I got sent a link to a great infographic: http://www.onlineuniversities.com/digital-classroom. It’s a visual representation of the battle between e-books and real books, using icons, clever layout and simple, pithy text to get it’s point across. It engaged me, captured my imagination and taught me something. All in all, that’s pretty good going.
Infographics are visual representations of data or knowledge that, when done well, make it easier to consume. They tend to present a narrative through the data, an overlay of a story. Not only can they make the messages clearer, they tend to look good too. But only if they are done well!
There is no doubt that we are seeing a shift towards more audio visual media for the consumption of learning. Infographics sit nicely within this mix.

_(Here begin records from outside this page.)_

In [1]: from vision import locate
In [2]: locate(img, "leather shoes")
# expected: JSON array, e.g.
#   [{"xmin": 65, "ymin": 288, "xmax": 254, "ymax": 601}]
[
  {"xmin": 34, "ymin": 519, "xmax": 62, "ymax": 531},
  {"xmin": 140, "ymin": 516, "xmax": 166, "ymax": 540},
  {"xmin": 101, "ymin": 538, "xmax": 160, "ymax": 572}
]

It’s certainly more friendly to view one on an iPad than it is to wade through a page of text, although good presentation can’t make up for poor analysis or data collection to begin with. Just making things look nice doesn’t make them right.
Despite any reservations about the validity of underlying data, and how they are built, it’s worth looking for some good examples of where infographics have been used, almost worth building a scrapbook of the ones that we like.
It’s a comparatively quick, cheap and flexible addition to our armoury of presentational techniques. It can make learning feel easy and much more alive. I suppose you can argue that an infographic isn’t really a picture, as they tend to have a lot of words too, so whilst a picture may be worth a thousand words, an infographic may only be worth 500, but it’s a start.